Rwandan authorities have left no stone unturned to offer Africa its prettiest face. The newly constructed convention centre in Kimihurula is a masterpiece of Kigali’s transformation from a so-called city of death during the 1994 genocide to a city of life. Rwanda’s new charm is not just evident in the warm "karibu" or welcome and smiles you get from your first contact.
They are not short of ideas on how to showcase their vision and achievement in the areas that are on the agenda at this summit: dialogue on democracy, governance and violence against women and equal participation and leadership in politics.
That is evident in Kigali’s major streets filled with colourful billboards and posters branding the AU’s agenda for more solidarity, Pan-Africanism, self reliance, and independence for a united Africa.
Setting an Example
The opening of the Ministerial Conference is being overshadowed by the sacking of Rwanda's health minister, Agnès Binagwaho, whose five-year tenure has been ridden with allegations of gross mismanagement of resources allocated for the fight against malaria. Binagwaho is said to have spent more than 13.5 million euros on 3 million substandard mosquito nets, in 2013 alone according to a report by Rwanda’s auditor general
Binagwaho was the architect of Rwanda's widely-praised health as well as human rights programme. Her sacking at a moment when the country is showcasing its achievement in gender parity and governance is proof that that President Paul Kagame will not compromise on the principles that have dictated his conduct since 1994.

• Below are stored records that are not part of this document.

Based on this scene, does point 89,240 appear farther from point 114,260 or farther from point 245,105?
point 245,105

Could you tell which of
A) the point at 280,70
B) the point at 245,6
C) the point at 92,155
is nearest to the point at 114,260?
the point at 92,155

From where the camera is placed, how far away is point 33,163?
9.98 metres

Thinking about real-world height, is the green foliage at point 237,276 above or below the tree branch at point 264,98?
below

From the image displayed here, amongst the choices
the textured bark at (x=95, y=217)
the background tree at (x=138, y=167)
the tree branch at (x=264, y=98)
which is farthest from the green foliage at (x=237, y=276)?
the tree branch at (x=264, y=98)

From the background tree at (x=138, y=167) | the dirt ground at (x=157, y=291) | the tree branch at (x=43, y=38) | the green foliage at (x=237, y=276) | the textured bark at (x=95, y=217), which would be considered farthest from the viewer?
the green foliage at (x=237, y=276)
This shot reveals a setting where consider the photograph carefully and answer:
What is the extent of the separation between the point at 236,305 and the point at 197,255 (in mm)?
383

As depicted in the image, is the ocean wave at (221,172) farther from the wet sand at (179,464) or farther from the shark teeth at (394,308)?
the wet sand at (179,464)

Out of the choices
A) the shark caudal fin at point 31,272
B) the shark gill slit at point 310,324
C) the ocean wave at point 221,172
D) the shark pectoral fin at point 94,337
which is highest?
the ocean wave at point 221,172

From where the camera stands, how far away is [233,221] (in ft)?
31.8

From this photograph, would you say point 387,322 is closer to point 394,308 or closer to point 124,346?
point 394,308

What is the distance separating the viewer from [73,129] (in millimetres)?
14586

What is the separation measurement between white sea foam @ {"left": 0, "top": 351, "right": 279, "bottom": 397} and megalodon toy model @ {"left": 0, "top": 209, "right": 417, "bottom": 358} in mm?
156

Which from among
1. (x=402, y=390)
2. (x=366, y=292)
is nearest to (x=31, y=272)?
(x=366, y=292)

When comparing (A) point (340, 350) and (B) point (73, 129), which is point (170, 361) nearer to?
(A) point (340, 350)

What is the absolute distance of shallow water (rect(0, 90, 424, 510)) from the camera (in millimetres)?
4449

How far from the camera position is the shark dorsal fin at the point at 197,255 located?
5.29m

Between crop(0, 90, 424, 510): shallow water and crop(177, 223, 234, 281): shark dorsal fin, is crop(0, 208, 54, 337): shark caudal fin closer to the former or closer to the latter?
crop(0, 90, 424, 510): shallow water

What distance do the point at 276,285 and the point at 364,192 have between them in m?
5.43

As the AU’s Permanent Executive Council gets down to work today to fine tune plans on how to tackle the scourge of human rights – especially those that have held down the emancipation of African women, pressure groups are clamouring for emergency plans to sustain the fight against terrorism in the Horn of Africa and Sub Saharan Africa where Somalia’s Shebab, al Qaeda in the Maghreb and Boko Haram have reversed gains made by struggling African economies.
Pan African passport
The AU Commission is also hoping that it can give momentum to its quest for greater unity through the presentation of symbolic Pan-African passports to the heads of state or government of the 55 African nations expected to attend the Kigali Summit.
Battle for AU Commission chair
The 27th AU Summit in Kigali could be the last chaired by South African Nkosazana Dlamini-Zuma. What that means is that one of the issues likely to dominate the multiple tête-à-têtes, common at summits, will be about finding a successor to Dlamini-Zuma.
The three candidates are Botswana’s Pelonomi Venson-Moitoi, Uganda's Speciosa Wandira-Kazibwe, and Equatorial Guinea's Agapito Mba Mokuy.
Some informed sources at the summit float the likelihood that the election of Dlamini-Zuma’s successor will probably be postponed as none of the candidates has elicited great support amongst AU leaders.